The line here about people who think of gaming companies as friends is the one that utterly chills me. Because I know it happens, and we can see it everyday on this very forum.
And it's not solely because it's a gaming thing. I think a lot of us here that can spot it and recoil from it saw it happen first with gaming due to our tastes, but I think we can spot it across the entire spectrum of that multi-tentacled monster that is fandom. Any facet of culture that people can create a subculture around - gaming, wrestling, cars, sports, anime, manga, and even YouTube "personalities" - almost inevitably leads to not just communities that veer towards exclusionary mindsets and actions but also toward a sense of personal ownership that gets really scary really fast.
As a kid in the 90s I had my great loves - The Simpsons, Nintendo, Jurassic Park, Goosebumps and later Star Wars novels - but at every point along the media spectrum I recognized that I did not control the art. Other people did, and they did not necessarily need to take my evolving tastes into consideration. It was cool if they did, but if the story they were telling or the gameplay they were crafting lost me, then so be it. Other stuff existed. No one, to use the shitty parlance of a decade ago, "raped my childhood". I had my childhood, unique to me, and of the stuff that existed then some I still love, and some is best left as a pleasant memory.
But as you said, there's that insidious grain of the relationship with the creator that has metastasized with the growth of the internet. Immediate access to the creative process in its nascence means that people feel a stake in the outcome. Remember Mass Effect 3? Or, for that matter, any time a story beat in a television episode or long-running film franchise (ahem, Star Wars) doesn't somehow conform to a preconditioned set of expectations there is a sense of betrayal. Which is simply absurd.
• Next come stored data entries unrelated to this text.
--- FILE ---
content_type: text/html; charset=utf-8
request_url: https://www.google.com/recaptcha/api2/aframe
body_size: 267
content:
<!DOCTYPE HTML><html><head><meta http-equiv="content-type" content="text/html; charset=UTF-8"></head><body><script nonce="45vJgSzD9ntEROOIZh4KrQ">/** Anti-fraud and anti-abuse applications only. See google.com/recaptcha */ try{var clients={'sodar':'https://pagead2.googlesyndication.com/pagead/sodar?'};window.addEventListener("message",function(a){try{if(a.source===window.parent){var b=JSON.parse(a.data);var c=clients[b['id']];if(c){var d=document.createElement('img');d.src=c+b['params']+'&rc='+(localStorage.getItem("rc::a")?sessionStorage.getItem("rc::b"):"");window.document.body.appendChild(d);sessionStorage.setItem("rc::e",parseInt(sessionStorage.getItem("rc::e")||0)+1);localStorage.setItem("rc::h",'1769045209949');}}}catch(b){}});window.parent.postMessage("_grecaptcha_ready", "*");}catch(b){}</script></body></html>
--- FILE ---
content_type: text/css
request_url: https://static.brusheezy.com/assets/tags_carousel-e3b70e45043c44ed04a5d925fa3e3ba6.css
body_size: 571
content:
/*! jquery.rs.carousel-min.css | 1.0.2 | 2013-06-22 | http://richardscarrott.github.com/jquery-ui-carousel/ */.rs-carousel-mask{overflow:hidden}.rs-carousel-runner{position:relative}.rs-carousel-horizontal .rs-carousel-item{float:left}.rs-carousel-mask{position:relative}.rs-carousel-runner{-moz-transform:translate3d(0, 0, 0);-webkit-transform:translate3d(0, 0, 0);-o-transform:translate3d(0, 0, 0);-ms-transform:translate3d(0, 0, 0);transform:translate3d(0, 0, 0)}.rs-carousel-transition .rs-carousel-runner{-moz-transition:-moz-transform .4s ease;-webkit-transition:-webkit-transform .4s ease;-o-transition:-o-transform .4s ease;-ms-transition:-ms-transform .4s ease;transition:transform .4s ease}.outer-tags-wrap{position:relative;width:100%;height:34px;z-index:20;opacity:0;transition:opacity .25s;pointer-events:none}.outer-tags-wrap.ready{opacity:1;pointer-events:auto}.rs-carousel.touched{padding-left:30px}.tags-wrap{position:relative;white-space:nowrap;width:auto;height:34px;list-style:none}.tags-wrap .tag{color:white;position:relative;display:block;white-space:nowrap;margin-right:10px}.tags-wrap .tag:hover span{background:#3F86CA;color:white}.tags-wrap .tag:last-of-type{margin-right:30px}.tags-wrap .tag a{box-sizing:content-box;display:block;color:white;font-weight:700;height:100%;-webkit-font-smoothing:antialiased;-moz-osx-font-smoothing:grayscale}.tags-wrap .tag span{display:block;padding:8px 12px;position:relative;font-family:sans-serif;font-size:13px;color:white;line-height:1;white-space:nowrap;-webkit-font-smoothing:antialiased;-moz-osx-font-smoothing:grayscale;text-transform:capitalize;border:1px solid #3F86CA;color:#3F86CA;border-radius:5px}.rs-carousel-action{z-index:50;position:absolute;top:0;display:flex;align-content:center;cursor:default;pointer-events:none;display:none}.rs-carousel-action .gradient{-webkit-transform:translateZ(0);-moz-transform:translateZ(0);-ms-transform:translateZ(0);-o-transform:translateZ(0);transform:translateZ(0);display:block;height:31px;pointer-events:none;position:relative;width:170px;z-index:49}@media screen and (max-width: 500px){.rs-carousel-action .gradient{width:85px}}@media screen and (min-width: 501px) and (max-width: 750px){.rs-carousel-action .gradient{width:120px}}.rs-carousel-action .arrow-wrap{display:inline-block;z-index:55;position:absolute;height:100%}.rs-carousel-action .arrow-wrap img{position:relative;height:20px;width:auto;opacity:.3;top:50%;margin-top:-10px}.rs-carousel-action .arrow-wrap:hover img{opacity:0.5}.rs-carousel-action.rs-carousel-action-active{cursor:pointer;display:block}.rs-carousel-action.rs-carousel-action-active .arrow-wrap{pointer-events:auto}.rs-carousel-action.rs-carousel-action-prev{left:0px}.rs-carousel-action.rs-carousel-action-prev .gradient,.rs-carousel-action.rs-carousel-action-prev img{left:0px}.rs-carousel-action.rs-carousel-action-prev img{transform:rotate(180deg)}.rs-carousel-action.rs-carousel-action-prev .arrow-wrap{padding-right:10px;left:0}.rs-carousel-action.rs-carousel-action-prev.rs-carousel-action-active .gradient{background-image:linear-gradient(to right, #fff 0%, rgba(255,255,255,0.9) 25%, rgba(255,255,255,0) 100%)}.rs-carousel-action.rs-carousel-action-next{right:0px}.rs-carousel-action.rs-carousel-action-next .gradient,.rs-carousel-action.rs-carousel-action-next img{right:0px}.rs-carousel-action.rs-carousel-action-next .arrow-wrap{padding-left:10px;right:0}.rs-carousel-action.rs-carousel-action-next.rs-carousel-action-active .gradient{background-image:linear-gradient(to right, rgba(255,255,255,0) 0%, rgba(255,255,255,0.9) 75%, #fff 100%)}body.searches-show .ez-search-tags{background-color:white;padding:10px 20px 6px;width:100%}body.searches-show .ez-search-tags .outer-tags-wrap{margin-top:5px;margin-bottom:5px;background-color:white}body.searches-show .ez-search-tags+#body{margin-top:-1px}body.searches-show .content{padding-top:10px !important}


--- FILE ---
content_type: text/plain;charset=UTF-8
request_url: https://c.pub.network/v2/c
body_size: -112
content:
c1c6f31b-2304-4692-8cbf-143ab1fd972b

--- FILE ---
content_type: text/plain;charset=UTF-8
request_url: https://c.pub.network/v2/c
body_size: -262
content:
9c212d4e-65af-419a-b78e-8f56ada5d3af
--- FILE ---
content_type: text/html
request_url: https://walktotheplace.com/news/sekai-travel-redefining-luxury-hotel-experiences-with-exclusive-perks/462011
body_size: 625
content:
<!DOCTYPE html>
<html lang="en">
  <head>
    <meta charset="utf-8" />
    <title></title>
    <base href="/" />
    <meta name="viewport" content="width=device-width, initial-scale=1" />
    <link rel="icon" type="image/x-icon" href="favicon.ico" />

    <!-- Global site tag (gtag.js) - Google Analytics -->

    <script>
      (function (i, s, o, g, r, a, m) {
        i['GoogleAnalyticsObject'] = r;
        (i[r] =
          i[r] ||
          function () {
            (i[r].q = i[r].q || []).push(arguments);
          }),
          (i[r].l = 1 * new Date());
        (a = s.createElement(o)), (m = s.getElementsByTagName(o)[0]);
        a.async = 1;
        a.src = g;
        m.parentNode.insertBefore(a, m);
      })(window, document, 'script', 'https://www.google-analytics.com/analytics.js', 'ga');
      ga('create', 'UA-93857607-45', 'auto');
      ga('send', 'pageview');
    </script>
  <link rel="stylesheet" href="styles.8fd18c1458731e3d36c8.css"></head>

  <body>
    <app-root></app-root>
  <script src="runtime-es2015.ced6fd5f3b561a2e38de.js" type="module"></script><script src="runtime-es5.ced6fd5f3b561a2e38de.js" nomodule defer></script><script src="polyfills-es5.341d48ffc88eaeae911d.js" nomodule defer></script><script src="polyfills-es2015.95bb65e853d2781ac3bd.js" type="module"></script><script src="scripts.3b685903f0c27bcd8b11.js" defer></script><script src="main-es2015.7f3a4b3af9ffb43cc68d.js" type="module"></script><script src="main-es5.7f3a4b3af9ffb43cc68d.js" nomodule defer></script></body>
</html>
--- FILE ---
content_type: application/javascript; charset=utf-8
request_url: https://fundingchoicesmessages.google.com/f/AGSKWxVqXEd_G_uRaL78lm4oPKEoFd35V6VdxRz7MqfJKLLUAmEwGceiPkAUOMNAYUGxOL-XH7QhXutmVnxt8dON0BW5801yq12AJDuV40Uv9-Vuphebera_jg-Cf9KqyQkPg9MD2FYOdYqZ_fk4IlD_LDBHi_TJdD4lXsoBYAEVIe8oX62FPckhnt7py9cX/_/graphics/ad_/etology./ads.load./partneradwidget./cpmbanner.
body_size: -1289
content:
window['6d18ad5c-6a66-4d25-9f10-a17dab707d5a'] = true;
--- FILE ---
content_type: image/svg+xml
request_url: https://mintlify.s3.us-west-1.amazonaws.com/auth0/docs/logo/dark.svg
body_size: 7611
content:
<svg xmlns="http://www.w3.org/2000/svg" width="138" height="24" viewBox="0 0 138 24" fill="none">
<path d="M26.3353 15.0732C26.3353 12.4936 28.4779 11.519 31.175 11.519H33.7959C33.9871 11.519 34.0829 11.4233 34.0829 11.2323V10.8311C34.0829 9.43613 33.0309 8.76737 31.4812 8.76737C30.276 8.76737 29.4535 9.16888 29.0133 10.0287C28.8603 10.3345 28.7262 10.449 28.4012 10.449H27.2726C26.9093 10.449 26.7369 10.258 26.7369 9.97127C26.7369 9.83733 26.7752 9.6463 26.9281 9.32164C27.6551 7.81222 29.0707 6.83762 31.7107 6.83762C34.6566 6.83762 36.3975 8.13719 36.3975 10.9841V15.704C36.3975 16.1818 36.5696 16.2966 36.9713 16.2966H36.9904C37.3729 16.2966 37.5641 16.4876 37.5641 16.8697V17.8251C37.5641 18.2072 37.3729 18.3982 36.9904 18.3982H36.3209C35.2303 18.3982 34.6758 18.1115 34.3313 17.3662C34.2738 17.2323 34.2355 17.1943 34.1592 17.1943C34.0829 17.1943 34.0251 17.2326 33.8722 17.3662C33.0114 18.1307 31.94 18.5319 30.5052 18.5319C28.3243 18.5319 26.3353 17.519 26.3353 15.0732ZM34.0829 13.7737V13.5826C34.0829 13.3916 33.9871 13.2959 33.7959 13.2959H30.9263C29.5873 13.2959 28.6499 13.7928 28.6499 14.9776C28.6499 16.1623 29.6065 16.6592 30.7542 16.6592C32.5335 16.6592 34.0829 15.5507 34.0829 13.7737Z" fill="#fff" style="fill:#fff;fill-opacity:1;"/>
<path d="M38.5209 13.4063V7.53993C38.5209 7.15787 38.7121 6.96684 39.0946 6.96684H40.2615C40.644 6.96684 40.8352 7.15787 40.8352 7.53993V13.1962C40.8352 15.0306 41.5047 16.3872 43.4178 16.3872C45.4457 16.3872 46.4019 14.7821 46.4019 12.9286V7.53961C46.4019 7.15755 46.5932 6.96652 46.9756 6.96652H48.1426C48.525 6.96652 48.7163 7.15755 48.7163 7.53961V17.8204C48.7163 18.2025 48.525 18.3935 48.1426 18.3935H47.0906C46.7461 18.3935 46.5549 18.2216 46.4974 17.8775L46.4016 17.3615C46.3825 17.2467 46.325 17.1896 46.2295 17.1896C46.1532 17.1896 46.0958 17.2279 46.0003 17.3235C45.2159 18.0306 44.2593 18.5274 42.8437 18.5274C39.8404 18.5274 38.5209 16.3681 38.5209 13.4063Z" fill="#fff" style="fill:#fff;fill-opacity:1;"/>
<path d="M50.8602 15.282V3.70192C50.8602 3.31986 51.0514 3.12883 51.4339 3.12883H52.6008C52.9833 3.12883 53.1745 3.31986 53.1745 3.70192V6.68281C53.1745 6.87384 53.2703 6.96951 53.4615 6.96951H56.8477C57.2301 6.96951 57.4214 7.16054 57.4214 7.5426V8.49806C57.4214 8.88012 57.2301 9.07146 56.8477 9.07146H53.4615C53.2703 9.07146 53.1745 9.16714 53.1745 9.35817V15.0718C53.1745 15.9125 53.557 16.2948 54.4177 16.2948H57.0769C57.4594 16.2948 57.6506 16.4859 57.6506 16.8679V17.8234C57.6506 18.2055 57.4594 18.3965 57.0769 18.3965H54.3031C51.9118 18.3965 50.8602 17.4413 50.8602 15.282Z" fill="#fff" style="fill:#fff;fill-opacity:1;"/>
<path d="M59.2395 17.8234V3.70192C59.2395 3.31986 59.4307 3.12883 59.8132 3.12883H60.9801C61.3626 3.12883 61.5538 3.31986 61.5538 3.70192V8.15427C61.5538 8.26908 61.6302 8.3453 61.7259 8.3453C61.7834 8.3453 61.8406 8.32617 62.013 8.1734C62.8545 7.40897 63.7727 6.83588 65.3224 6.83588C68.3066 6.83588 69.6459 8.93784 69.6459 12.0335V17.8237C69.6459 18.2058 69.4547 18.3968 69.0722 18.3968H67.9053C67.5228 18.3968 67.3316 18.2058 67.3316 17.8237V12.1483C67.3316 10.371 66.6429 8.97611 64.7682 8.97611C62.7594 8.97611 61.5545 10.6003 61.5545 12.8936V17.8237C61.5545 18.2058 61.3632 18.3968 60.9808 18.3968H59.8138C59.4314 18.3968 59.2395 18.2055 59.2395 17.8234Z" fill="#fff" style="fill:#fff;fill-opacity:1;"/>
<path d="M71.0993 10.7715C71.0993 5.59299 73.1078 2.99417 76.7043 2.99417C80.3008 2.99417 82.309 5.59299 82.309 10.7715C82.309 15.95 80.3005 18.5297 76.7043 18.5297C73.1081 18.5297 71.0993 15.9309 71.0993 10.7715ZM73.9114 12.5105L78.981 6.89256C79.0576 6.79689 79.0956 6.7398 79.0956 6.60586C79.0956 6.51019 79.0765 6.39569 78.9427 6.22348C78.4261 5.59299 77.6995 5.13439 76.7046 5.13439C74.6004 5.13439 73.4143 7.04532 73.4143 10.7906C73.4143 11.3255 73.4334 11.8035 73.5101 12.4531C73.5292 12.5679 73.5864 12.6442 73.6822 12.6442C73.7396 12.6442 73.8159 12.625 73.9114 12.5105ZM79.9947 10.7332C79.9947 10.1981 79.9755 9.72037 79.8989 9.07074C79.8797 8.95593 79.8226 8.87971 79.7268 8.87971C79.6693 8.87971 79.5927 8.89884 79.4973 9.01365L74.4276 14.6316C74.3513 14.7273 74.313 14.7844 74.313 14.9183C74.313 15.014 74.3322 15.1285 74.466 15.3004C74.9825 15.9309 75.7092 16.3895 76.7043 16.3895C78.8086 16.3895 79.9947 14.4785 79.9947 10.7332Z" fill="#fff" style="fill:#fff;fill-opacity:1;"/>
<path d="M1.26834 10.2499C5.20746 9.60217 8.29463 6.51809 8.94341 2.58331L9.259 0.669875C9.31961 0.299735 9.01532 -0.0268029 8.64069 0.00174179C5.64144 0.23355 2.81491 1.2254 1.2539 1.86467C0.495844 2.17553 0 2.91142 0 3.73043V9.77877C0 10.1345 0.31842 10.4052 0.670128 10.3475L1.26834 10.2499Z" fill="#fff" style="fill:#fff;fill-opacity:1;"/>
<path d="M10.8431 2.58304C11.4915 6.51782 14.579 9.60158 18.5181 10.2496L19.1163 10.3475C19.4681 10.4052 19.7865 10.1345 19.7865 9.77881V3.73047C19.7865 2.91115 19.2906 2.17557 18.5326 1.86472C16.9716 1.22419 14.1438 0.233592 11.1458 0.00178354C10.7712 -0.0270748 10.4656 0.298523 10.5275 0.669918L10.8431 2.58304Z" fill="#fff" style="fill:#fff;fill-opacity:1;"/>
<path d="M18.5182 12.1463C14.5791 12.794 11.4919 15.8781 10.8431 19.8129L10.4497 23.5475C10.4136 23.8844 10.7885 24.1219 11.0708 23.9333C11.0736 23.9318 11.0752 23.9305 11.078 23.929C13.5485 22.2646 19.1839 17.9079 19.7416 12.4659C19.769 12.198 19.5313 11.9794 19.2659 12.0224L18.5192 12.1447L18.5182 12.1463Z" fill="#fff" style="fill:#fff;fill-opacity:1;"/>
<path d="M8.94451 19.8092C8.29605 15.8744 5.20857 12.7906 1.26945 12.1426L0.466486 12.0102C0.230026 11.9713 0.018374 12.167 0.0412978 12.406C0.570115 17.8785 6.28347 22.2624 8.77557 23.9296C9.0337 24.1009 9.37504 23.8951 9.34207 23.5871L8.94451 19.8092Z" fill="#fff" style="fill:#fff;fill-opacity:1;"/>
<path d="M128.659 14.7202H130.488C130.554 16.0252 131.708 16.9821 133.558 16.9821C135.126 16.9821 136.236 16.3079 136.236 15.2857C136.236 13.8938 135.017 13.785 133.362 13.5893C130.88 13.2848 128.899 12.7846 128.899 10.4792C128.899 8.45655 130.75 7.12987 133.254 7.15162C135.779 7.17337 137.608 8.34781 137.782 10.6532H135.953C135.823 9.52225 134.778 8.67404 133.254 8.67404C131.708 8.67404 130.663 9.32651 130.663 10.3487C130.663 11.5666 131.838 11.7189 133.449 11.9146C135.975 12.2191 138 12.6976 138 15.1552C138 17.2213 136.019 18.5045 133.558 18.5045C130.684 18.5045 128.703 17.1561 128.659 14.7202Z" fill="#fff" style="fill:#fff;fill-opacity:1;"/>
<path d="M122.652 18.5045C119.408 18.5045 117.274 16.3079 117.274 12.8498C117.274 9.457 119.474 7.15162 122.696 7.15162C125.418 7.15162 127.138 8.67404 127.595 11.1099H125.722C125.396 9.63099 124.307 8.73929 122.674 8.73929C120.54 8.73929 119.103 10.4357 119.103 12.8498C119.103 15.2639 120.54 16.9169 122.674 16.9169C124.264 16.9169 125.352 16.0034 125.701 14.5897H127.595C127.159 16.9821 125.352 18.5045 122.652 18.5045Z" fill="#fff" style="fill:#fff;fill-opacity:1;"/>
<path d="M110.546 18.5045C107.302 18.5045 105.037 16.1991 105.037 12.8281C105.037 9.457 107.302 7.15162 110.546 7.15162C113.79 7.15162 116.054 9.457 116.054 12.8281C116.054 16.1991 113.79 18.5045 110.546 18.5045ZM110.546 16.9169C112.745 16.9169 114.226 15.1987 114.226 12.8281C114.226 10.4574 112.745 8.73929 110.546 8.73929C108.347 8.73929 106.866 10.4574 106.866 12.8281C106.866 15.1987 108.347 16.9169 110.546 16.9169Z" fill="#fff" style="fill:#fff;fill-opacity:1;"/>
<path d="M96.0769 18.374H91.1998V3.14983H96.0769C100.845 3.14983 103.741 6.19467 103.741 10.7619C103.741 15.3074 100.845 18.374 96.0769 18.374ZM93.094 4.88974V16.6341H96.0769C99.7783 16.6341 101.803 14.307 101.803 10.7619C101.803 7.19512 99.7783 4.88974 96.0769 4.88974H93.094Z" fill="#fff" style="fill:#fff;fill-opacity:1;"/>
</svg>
I have seen people in the run-up to a film release claim that if the movie doesn't do exactly what they assume from laborious hours of speculation and insane expectations that the product is a failure. There's a sense that if you're niche isn't exclusively catered to then the creators had an agenda against you.
Where this all ties back around is that need for pandering beyond the artistic realm. It starts with those subcultural media - gaming, wrestling, cars, sports, anime, manga, and even YouTube "personalities" - but quickly transforms into further ideas of personal identity. "Women aren't funny", thus comedy is for men. "Women only play casual games", thus gaming is for men. "Star Wars is part of the SJW agenda" because it dared to give representation to women and people of color, thus Star Wars is for white, straight men. And the feedback loop of people like PewDiePie and Ninja and others becomes an inculcation of a strange, grotesque white, male identity built around fiefdoms of media and culture.
I honestly have no clue how to combat this. It is so farcical on its face, overgrown children demanding that the world caters to their eccentric whims, that it's mockable right up to the point that it becomes increasingly dangerous. Extremism in its myriad forms is always deplorable, but at least you might be able to say that its roots were often founded in very real pain, marginalized people driven to drastic measures as a means of asserting that they too exist and they too need the rudimentary staples of living.
But what the fuck are these miscreants? They utterly ruin Maslow's Hierarchy of Needs. They're fed, they have water, they have shelter, they have community, and by dint of their gender, sexuality, and often race they have privileges that the people they hate couldn't dare dream of. They harbor murderous sentiment because someone swapped the gender of a cartoon character.